**DATA TO USE**
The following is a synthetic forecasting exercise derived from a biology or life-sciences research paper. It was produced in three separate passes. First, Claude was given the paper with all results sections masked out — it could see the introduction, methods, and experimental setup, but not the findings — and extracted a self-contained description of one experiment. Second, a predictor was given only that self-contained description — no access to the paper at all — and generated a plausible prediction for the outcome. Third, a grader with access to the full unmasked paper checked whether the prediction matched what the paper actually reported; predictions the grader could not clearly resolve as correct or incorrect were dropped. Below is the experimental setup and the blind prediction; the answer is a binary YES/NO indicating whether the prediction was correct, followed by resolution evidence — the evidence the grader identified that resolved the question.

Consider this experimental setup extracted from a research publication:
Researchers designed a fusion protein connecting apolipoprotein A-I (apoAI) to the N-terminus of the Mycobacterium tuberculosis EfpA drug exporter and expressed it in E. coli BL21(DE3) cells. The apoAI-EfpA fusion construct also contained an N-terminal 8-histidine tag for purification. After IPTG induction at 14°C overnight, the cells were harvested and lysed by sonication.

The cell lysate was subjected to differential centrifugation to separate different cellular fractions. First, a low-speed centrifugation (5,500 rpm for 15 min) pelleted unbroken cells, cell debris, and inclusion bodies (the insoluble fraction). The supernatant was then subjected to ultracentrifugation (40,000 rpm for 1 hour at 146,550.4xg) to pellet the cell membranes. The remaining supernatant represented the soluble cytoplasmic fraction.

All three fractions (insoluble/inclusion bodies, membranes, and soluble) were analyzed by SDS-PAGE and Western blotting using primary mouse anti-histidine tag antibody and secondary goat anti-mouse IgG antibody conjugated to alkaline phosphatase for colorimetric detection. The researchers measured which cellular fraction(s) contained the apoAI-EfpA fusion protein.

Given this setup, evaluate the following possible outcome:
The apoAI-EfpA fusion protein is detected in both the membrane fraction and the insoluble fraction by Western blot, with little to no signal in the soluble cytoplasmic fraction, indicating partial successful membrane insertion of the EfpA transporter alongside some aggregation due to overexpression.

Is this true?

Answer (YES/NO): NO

**PROBLEM DETAILS**
Repeat each record verbatim.

**FINISHED EXERCISE**
The following is a synthetic forecasting exercise derived from a biology or life-sciences research paper. It was produced in three separate passes. First, Claude was given the paper with all results sections masked out — it could see the introduction, methods, and experimental setup, but not the findings — and extracted a self-contained description of one experiment. Second, a predictor was given only that self-contained description — no access to the paper at all — and generated a plausible prediction for the outcome. Third, a grader with access to the full unmasked paper checked whether the prediction matched what the paper actually reported; predictions the grader could not clearly resolve as correct or incorrect were dropped. Below is the experimental setup and the blind prediction; the answer is a binary YES/NO indicating whether the prediction was correct, followed by resolution evidence — the evidence the grader identified that resolved the question.

Consider this experimental setup extracted from a research publication:
Researchers designed a fusion protein connecting apolipoprotein A-I (apoAI) to the N-terminus of the Mycobacterium tuberculosis EfpA drug exporter and expressed it in E. coli BL21(DE3) cells. The apoAI-EfpA fusion construct also contained an N-terminal 8-histidine tag for purification. After IPTG induction at 14°C overnight, the cells were harvested and lysed by sonication.

The cell lysate was subjected to differential centrifugation to separate different cellular fractions. First, a low-speed centrifugation (5,500 rpm for 15 min) pelleted unbroken cells, cell debris, and inclusion bodies (the insoluble fraction). The supernatant was then subjected to ultracentrifugation (40,000 rpm for 1 hour at 146,550.4xg) to pellet the cell membranes. The remaining supernatant represented the soluble cytoplasmic fraction.

All three fractions (insoluble/inclusion bodies, membranes, and soluble) were analyzed by SDS-PAGE and Western blotting using primary mouse anti-histidine tag antibody and secondary goat anti-mouse IgG antibody conjugated to alkaline phosphatase for colorimetric detection. The researchers measured which cellular fraction(s) contained the apoAI-EfpA fusion protein.

Given this setup, evaluate the following possible outcome:
The apoAI-EfpA fusion protein is detected in both the membrane fraction and the insoluble fraction by Western blot, with little to no signal in the soluble cytoplasmic fraction, indicating partial successful membrane insertion of the EfpA transporter alongside some aggregation due to overexpression.

Is this true?

Answer (YES/NO): NO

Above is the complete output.